Message par F.lavie »

Que dire... Le traitement en psychiatrie agit comme thymoregulateur (régulation de l'humeur) à pour but de diminuer les hallucinations (auditive visuel sensoriel...) les anxiétés et les angoisses , et j'en passe. Il me semble qu'il faut rappeler que l'hallucination ou l'angoisse est réel pour la personne parce qu'elle voir sent et ressent. Le traitement permet à la personne de se "stabiliser" et donc de s'insérer plus facilement dans la société.
Le si besoin sert lors de "crise". Il permet ainsi d'éviter les décompensations. Par ailleurs un patient en crise est difficile Voir impossible à raisonner et peu se montrer violent et dangereux envers le personnel et les autres patients. Il a donc une utilité mais il doit être utiliser à bonne escient.

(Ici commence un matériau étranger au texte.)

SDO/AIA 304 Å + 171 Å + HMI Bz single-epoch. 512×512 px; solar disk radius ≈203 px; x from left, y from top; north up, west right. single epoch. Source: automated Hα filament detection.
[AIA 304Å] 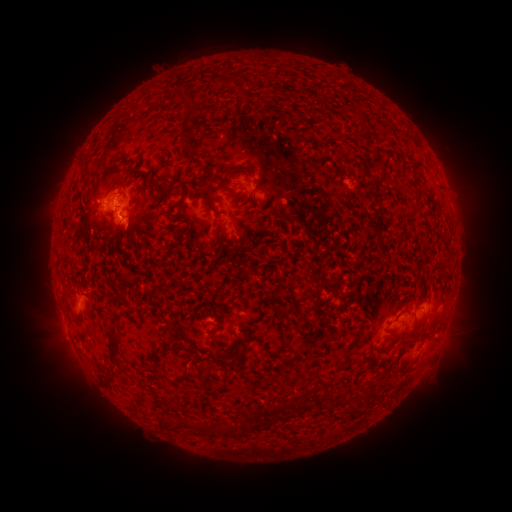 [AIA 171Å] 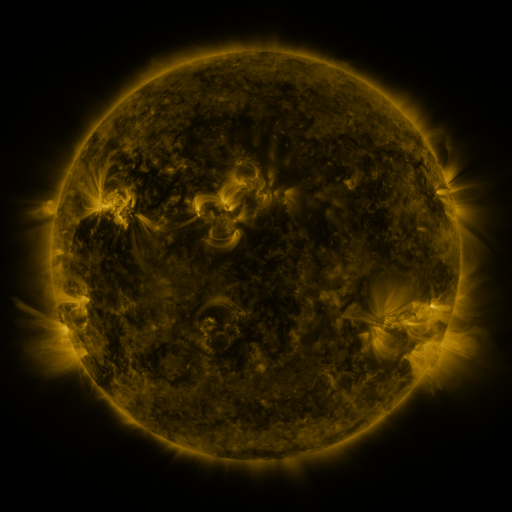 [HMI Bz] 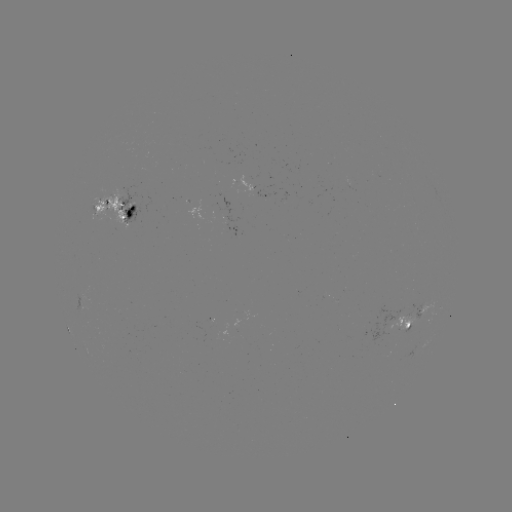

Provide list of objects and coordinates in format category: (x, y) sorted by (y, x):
filament: (127, 175)
filament: (86, 180)
filament: (376, 202)
filament: (211, 207)
filament: (120, 229)
filament: (377, 236)
filament: (112, 345)
filament: (168, 347)
filament: (217, 361)
filament: (274, 410)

L'arrêt du traitement n'est pas vraiment envisageable car la maladie mentale est une maladie chronique et à ce jour nous ne pouvons pas la soigner comme un rhume ou une gastro. Elle reste à vie. Le traitement permet de rester en "maladie chronique". L'arrêt du traitement provoque une phase aiguë appeler décompensation qui est souvent très violente à la fois pour la personne et pour son entourage.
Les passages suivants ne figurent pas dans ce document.